- **Instructions to follow**
The needed output is the run of lines below from the one containing "common name: red deer" through the one containing "A: Bos taurus (domestic cow).", copied exactly and free of pictures.

- **Provided records**
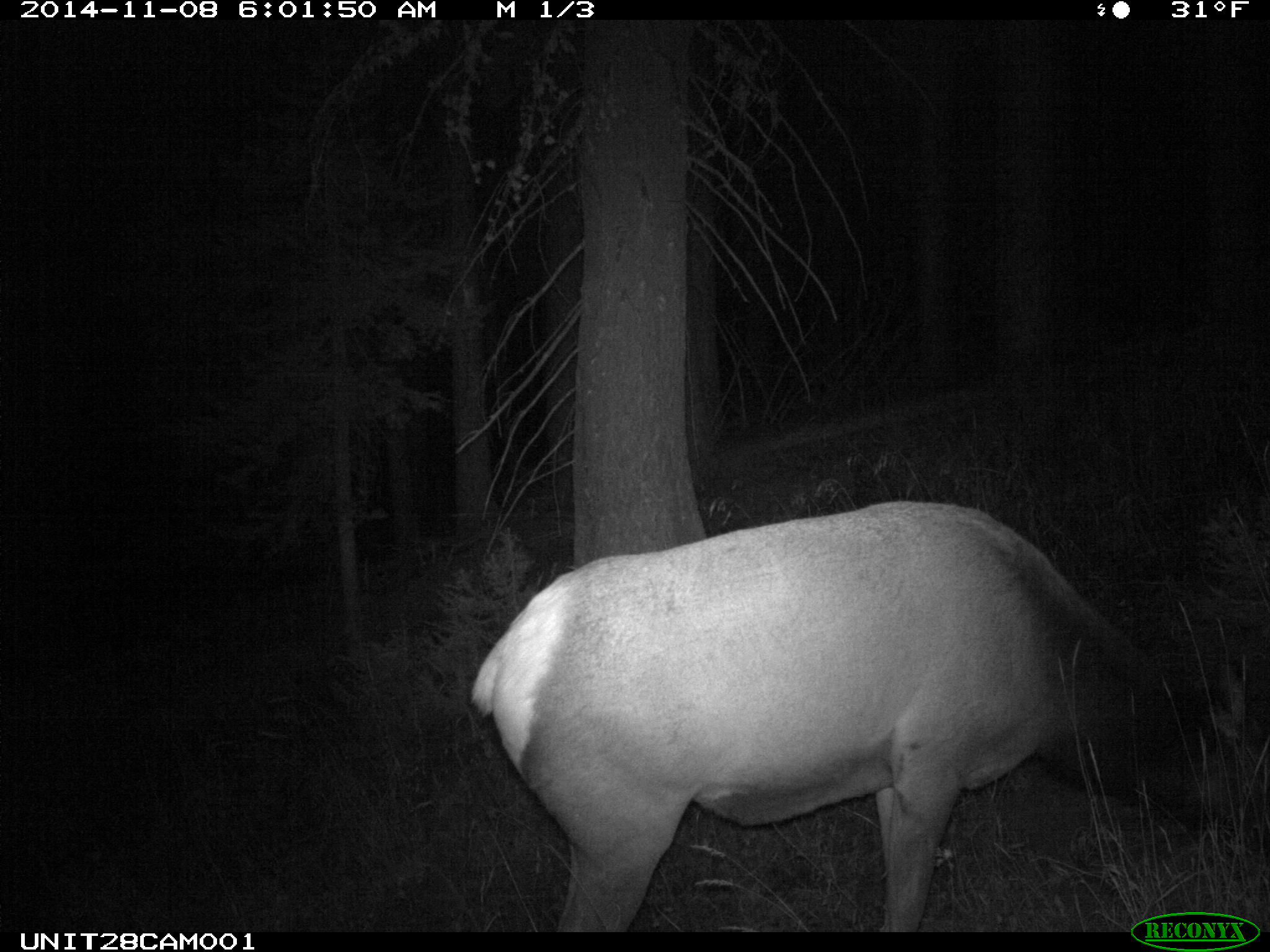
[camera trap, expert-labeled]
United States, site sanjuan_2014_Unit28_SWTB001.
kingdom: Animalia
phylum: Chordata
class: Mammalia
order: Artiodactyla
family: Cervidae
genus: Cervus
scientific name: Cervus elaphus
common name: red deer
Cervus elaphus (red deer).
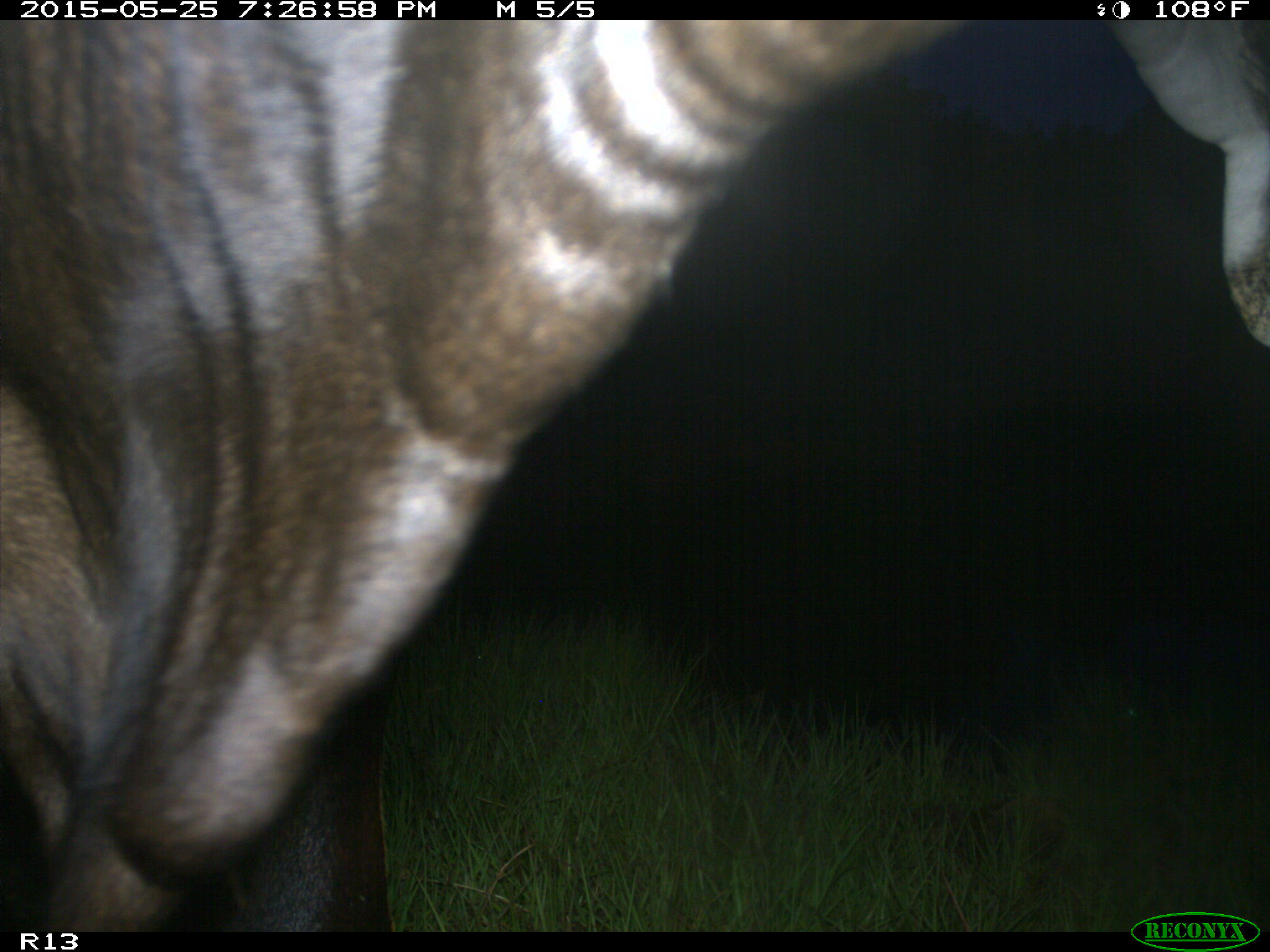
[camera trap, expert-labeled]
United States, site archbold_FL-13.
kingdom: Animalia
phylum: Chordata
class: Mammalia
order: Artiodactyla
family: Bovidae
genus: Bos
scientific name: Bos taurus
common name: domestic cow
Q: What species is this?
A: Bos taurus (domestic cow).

---

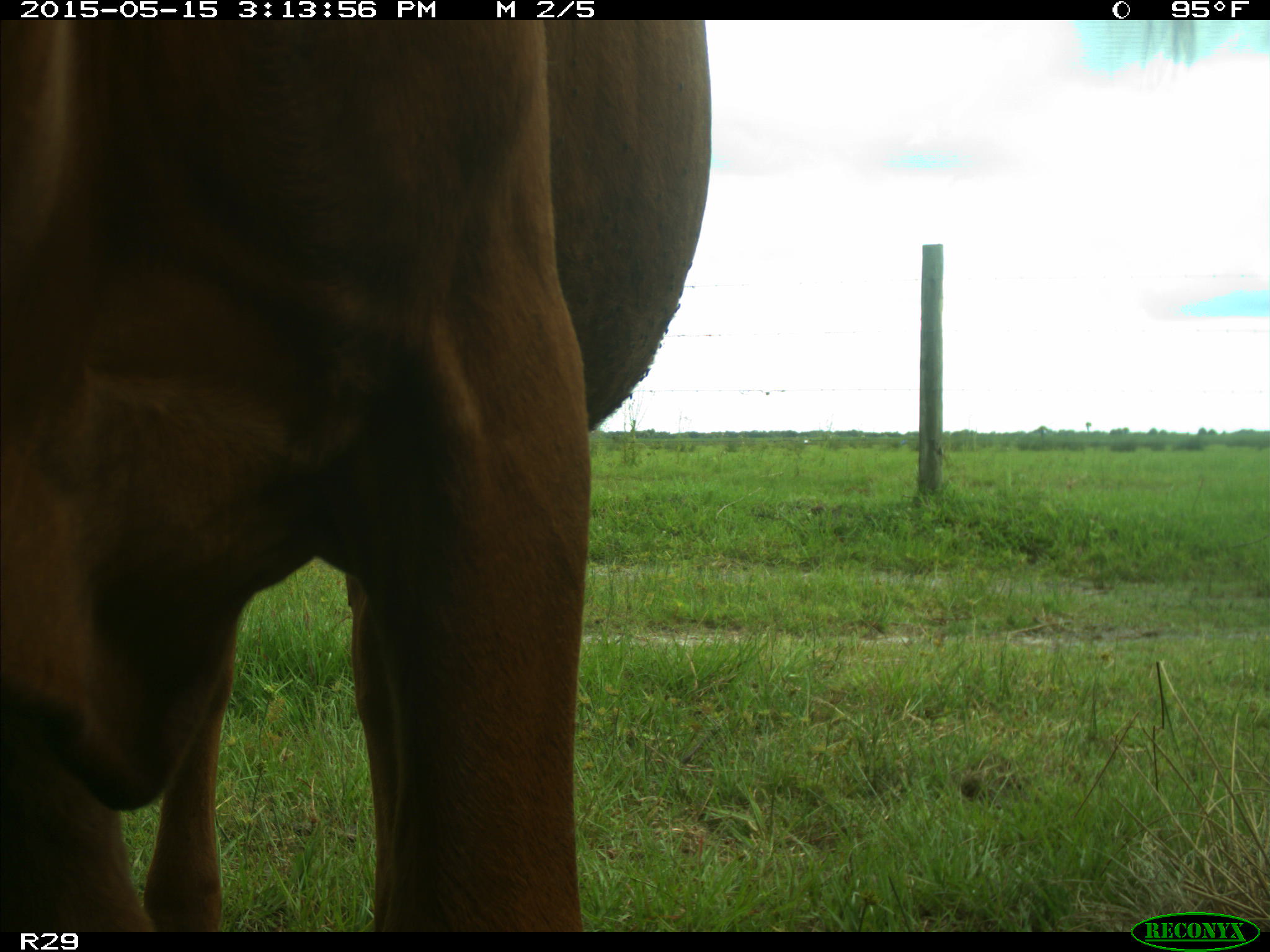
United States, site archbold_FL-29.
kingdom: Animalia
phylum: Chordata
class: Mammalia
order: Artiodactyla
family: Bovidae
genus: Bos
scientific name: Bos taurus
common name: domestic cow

- **Exercise solution**
common name: red deer
Cervus elaphus (red deer).
[camera trap, expert-labeled]
United States, site archbold_FL-13.
kingdom: Animalia
phylum: Chordata
class: Mammalia
order: Artiodactyla
family: Bovidae
genus: Bos
scientific name: Bos taurus
common name: domestic cow
Q: What species is this?
A: Bos taurus (domestic cow).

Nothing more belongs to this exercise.